Josh Christopher’s role was a mystery entering his rookie campaign. When the Houston Rockets made Christopher their final selection (No. 24 overall) during the 2021 NBA Draft, red shirting his first season playing for the Rio Grande Valley Vipers was the expectation.
The only known fact about Christopher was the similarities shared with James Harden. Both are natives of California who wore No. 13 at Arizona State.
The Rockets recalled Christopher from the G-League after he averaged 22 points in three games. By the end of his first season, Christopher not only proved he could produce on an NBA level, but he became a vital part of Stephen Silas’ 12-man rotation.
A role Christopher achieved on Dec. 8 when he scored a then career-best 18 points in a 114-104 victory over the Brooklyn Nets.
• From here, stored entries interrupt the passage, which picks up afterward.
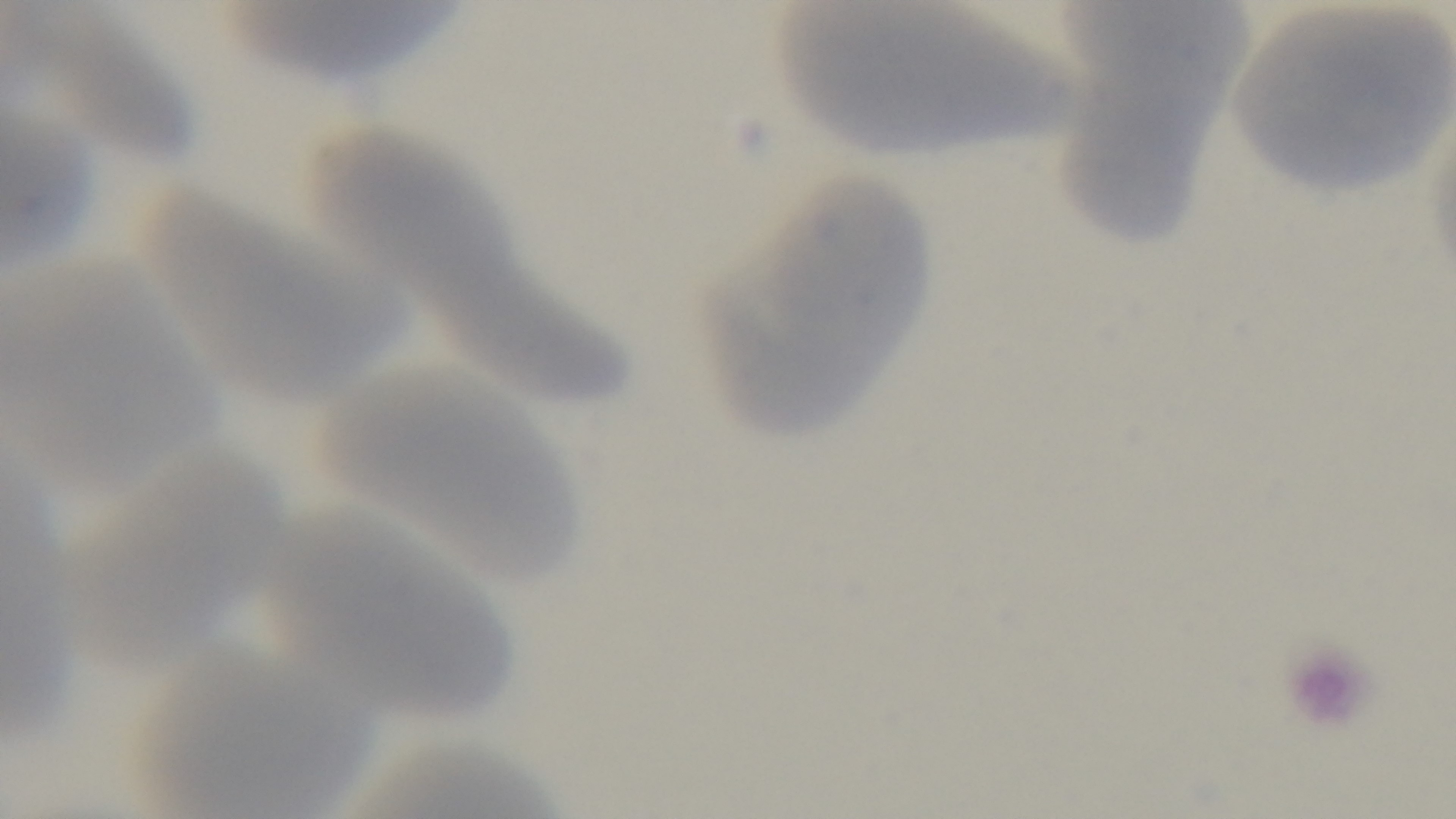 Giemsa stain. One field from the slide. Oil-immersion objective, 100x. Mounted 4K digital camera. Preparation: thin smear. Light microscopy. Malaria status: uninfected.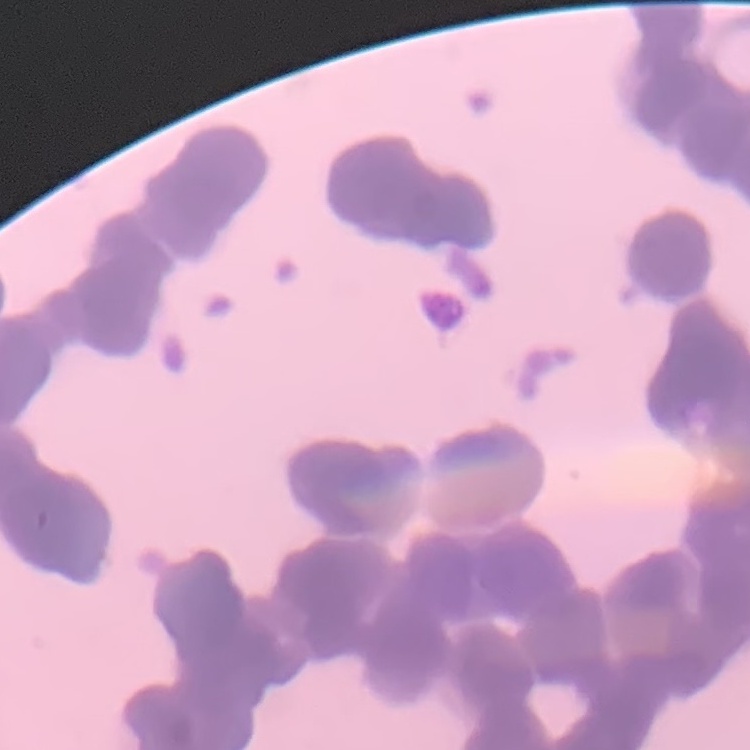
{
  "red_blood_cell_morphology": "rouleaux formation",
  "preparation": "thin blood smear",
  "stain": "Field's or Giemsa",
  "image_type": "square crop of a larger photomicrograph"
}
Christopher again was a mirror image of Harden’s past by providing Houston a significant boost off the bench.
He closed out his rookie campaign eclipsing 20 points or more five times. And against the Minnesota Timberwolves on April 3, Christopher scored a career-best 30 points in the seven-point loss. He created an identity of his own and proved why the Rockets had arguably the best draft class in 2021.
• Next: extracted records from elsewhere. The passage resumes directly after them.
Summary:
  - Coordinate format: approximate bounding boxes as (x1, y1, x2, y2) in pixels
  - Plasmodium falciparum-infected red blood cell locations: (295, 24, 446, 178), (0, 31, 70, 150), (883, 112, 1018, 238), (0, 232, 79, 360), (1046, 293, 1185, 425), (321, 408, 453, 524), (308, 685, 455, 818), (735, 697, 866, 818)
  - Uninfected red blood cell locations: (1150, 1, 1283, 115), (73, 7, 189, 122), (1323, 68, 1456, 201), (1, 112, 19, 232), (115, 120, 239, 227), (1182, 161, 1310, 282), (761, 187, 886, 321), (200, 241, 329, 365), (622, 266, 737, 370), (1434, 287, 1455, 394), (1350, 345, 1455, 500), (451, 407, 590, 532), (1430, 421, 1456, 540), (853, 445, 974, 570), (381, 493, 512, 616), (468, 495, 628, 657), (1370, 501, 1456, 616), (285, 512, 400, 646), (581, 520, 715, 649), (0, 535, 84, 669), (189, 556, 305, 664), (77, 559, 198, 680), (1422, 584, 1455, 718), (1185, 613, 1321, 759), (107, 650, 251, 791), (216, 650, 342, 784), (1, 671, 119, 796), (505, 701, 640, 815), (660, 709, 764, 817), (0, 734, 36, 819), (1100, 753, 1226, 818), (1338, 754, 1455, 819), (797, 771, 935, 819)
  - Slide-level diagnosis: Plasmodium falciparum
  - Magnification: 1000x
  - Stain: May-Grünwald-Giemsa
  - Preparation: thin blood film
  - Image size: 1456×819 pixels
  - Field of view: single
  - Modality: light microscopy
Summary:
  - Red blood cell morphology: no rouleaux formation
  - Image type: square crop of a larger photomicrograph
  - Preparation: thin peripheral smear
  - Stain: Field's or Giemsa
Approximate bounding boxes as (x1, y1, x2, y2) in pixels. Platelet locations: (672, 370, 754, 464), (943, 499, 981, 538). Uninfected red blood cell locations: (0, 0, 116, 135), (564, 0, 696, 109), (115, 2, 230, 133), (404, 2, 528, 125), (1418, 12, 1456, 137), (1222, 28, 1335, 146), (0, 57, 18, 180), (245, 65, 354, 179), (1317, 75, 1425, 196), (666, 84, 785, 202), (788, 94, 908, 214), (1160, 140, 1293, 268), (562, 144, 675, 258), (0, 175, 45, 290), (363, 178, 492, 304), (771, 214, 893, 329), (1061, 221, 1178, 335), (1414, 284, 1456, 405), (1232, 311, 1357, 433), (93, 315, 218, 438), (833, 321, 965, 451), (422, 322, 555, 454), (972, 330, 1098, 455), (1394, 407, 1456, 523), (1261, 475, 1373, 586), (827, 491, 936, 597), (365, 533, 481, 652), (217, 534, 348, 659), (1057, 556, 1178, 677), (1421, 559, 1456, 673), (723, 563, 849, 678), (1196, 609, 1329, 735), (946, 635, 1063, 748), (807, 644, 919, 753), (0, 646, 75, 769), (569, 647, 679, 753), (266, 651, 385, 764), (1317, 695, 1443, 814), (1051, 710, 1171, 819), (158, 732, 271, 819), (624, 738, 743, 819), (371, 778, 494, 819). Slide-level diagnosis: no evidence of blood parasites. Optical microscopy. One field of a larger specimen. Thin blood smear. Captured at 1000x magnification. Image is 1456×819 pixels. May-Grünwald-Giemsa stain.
Christopher has established himself as a foundational piece to Houston’s rebuild. The inconsistencies in his on-court play will improve once Silas officially ingrains Christopher into his game-plan.
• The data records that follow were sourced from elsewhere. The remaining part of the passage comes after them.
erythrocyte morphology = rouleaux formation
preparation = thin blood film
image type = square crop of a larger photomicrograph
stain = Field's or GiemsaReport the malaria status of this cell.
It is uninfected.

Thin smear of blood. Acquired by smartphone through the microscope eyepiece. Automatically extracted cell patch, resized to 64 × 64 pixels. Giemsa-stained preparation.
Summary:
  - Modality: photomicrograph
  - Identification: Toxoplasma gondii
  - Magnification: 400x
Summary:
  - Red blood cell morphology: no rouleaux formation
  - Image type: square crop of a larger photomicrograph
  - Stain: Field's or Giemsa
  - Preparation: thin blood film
There are several reasons to feel optimistic about Christopher’s future. He could claim the role as the Rockets’ Sixth Man in 2023 — where there will be more responsibilities. But the lone issue in Christopher’s game following his first year is his playmaking.
Christopher said it for himself after scoring 20 points in Houston’s three-point defeat to the San Antonio Spurs on March 29. During his post-game press conference, Christopher admitted to having tunnel vision when the ball was in his hands. He said improving the way he reads the court would be the primary point of emphasis for his off-season training.
The loss against the Spurs gave Christopher a glimpse into the all-around player he could become. In addition to his scoring, Christopher ended the game with six assists, six rebounds and a pair of steals.
Building upon a promising rookie year is the top objective for Christopher this summer. He is taking the necessary steps to enhance his play and told reporters during his exit interview that he intends to participate in the Las Vegas Summer League in July.
Christopher appeared in 74 games for the 20-62 Rockets. He averaged 7.9 points per game while shooting 44 .8percent from the field and 30.0 percent from behind the arc.